Tentang Manaf

Raden Roro Cahya Wulandari 18 November 2011

Daya tangkapnya bisa dibilang rata-rata, ia bukan murid yang briliant namun tidak juga dapat dikategorikan lambat. Beberapa guru juga acap kali menceritakan kesusahan yang mereka alami karena murid yang satu ini. Ia sering ngambek hingga langsung walk out meninggalkan kelas, menangis di pojok sekolah, atau bahkan membanting buku. Semua ia lakukan mana kala guru atau orang dewasa yang lain mengatakan sesuatu hal tentang dirinya yang ia tidak sukai.

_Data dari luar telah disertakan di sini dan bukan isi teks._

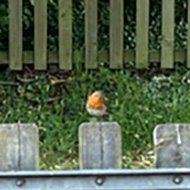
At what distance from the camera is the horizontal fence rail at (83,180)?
5.66 feet

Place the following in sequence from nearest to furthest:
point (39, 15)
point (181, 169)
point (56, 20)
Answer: point (181, 169), point (39, 15), point (56, 20)

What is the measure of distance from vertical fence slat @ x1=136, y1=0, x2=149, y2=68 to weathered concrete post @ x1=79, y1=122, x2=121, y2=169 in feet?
13.0

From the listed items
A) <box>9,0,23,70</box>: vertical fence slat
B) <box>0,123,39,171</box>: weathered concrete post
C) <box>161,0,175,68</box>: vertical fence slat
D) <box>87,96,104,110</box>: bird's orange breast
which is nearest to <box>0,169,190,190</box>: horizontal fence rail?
<box>0,123,39,171</box>: weathered concrete post

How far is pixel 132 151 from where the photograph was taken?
179 inches

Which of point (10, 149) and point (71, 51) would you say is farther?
point (71, 51)

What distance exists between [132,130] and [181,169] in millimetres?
3031

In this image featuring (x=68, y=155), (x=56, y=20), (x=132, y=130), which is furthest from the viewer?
(x=56, y=20)

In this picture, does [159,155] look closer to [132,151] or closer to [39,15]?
[132,151]

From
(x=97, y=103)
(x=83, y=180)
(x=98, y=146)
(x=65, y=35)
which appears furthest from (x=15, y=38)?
(x=83, y=180)

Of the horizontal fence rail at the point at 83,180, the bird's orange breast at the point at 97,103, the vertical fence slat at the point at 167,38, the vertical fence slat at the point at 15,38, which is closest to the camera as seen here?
the horizontal fence rail at the point at 83,180

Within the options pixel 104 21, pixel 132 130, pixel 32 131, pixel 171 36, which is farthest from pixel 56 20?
pixel 32 131

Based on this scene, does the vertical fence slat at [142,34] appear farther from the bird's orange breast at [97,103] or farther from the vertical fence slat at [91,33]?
the bird's orange breast at [97,103]

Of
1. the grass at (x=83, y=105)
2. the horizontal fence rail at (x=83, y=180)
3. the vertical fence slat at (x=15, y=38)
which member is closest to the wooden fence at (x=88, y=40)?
the vertical fence slat at (x=15, y=38)

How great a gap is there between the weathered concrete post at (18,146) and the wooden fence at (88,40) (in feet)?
12.8
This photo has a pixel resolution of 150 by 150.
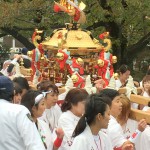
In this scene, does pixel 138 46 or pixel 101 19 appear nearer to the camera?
pixel 101 19

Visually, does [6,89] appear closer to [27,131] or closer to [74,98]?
[27,131]

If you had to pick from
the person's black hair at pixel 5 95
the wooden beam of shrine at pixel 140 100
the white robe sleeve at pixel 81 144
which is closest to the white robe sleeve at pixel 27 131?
the person's black hair at pixel 5 95

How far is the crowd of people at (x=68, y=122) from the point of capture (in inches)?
127

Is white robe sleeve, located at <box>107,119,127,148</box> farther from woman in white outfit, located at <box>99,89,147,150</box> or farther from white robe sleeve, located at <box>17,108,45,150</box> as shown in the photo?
white robe sleeve, located at <box>17,108,45,150</box>

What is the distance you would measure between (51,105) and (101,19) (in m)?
7.82

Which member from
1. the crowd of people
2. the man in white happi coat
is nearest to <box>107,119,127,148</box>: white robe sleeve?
the crowd of people

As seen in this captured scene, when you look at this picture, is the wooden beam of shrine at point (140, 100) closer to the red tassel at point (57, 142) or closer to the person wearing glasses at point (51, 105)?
the person wearing glasses at point (51, 105)

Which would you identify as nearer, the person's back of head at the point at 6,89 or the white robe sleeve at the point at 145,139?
the person's back of head at the point at 6,89

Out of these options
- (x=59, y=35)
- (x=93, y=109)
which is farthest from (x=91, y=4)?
(x=93, y=109)

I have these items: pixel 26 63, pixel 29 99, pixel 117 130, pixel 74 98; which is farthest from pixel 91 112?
pixel 26 63

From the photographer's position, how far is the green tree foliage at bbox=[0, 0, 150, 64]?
1220 cm

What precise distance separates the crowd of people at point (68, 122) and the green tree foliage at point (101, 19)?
643 centimetres

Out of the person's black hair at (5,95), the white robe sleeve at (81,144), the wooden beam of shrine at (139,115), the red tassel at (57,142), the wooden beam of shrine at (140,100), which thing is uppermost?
the person's black hair at (5,95)

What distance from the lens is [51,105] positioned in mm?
5383
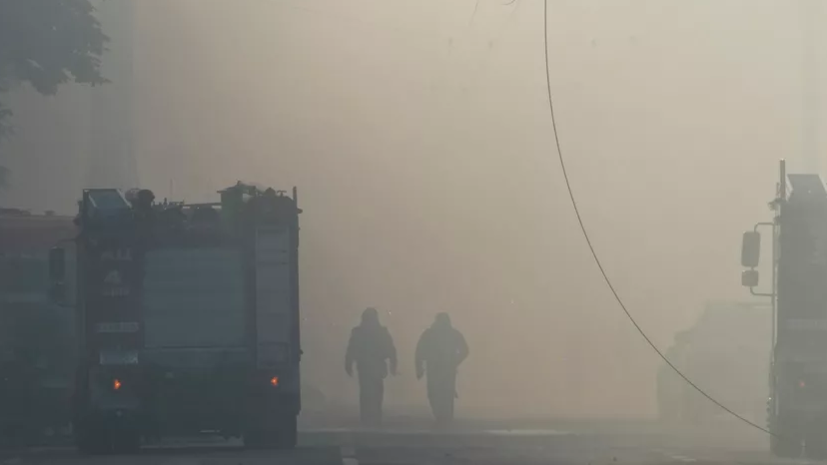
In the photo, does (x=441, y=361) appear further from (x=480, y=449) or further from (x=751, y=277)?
(x=480, y=449)

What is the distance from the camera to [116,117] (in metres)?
53.1

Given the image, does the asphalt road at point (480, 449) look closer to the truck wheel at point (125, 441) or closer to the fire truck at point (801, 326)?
the truck wheel at point (125, 441)

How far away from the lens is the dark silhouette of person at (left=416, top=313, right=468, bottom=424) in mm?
28938

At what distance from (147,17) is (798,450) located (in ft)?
109

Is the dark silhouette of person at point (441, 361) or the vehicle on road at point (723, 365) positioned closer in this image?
the dark silhouette of person at point (441, 361)

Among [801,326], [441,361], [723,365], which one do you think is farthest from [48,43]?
[801,326]

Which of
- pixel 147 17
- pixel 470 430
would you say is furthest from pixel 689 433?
pixel 147 17

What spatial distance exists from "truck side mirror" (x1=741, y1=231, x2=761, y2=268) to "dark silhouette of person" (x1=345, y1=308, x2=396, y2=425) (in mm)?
8589

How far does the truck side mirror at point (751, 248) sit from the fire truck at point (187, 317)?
5328 mm

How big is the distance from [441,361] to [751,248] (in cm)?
836

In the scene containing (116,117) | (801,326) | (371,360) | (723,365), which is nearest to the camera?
(801,326)

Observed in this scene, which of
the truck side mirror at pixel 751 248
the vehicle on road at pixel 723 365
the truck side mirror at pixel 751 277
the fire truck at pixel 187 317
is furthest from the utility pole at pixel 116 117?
the truck side mirror at pixel 751 277

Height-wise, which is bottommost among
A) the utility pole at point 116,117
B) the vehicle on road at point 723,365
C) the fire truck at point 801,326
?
the vehicle on road at point 723,365

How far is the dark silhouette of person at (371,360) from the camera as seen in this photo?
29.3 m
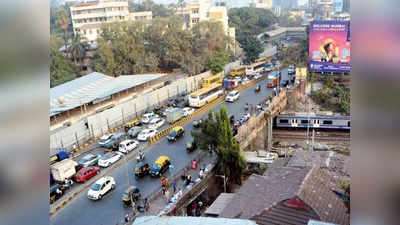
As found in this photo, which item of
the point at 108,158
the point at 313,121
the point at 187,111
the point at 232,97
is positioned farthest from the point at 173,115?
the point at 313,121

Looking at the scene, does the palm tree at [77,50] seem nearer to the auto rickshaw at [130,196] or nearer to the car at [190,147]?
the car at [190,147]

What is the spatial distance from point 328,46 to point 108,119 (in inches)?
349

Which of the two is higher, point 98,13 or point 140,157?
point 98,13

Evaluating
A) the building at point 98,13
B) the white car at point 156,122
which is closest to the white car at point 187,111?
the white car at point 156,122

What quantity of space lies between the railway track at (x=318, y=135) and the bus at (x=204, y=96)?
3.01m

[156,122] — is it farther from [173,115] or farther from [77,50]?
[77,50]

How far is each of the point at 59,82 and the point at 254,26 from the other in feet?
60.8

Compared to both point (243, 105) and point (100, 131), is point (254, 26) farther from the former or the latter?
point (100, 131)

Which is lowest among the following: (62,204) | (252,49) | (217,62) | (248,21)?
(62,204)

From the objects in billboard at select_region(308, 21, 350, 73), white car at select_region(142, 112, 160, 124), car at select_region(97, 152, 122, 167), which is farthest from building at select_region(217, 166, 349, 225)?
billboard at select_region(308, 21, 350, 73)

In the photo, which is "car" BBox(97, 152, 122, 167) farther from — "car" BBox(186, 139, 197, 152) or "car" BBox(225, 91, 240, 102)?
"car" BBox(225, 91, 240, 102)

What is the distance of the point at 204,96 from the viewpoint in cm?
1310

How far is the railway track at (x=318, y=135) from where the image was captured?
10891mm
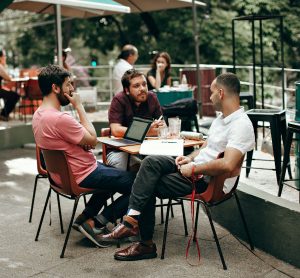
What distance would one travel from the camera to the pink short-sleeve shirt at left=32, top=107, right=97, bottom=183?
4.67m

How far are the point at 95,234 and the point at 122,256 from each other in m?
0.46

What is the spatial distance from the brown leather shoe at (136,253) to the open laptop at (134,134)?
2.95 ft

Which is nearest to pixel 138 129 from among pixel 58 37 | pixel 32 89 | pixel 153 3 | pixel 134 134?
pixel 134 134

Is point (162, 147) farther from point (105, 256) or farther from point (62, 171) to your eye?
point (105, 256)

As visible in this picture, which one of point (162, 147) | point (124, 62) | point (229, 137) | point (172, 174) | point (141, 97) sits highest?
point (124, 62)

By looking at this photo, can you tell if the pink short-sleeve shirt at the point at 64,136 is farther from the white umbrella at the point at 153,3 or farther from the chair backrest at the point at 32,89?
the white umbrella at the point at 153,3

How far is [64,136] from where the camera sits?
4684 mm

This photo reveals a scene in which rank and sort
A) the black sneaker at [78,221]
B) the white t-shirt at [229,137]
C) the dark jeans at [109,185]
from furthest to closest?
1. the black sneaker at [78,221]
2. the dark jeans at [109,185]
3. the white t-shirt at [229,137]

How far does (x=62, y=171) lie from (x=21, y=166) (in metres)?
3.98

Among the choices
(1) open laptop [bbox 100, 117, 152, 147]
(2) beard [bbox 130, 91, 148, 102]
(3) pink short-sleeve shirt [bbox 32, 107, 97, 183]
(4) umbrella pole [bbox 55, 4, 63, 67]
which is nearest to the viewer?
(3) pink short-sleeve shirt [bbox 32, 107, 97, 183]

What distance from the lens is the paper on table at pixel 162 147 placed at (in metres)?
4.69

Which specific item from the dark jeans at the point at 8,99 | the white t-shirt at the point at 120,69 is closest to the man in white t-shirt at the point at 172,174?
the white t-shirt at the point at 120,69

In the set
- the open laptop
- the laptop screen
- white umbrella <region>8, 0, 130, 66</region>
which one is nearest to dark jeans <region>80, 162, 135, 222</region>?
the open laptop

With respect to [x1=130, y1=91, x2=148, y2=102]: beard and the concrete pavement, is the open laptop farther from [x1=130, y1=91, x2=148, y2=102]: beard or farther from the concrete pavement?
the concrete pavement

Misalnya sore ini, ketika Mega—seorang penari Lakadinding Cilik yang aku latih—berkata padanya untuk lebih kuat memukul tifa. Sebenarnya Mega punya alasan yang tepat, suara tifa tidak terdengar sehingga untuk menari pun susah karena para penari jadi kehilangan ritme. Meski ia tahu Mega benar, murid spesial ini tetap saja tidak mau terima dan justru memilih ngambek, meletakkan tifa, kemudian lari pergi ke dalam rumah. Bersembunyi di dalam kamarnya yang nyaman baginya. Terlalu nyaman hingga ia tak mau mencoba bahkan untuk keluar sebentar dari sana.

Muridku ini bernama Manaf. Ia tahun ini kelas lima. Manaf sejak kecil sudah dirawat oleh saudaranya dan tinggal dengan mereka di ujung lain di kampung ini. Manaf satu satunya yang bermarga “Wou” manakala saudara-saudaranya yang lain bermarga “tunggin”. Garis wajahnya kasar, gaya jalannya bak preman yang sudah dewasa. Rambutpun ia potong bergaya mohawk. Dari gerak-geriknya kau akan tahu bahwa Manaf tak sabar untuk segera dewasa. Tapi di balik raut wajah sangar itu, di balik semua perilaku sok maskulin yang ia tampakkan, Manaf tetap lah anak kecil yang punya ketakutan akan banyak hal. Ia takut ketinggian, ia takut dengan ayah kandungnya, ia takut salah bicara manakala berada di depan kelas, ia takut suaranya jelek, ia takut permainan tifa nya tidak bagus, dan beberapa hal lainnya.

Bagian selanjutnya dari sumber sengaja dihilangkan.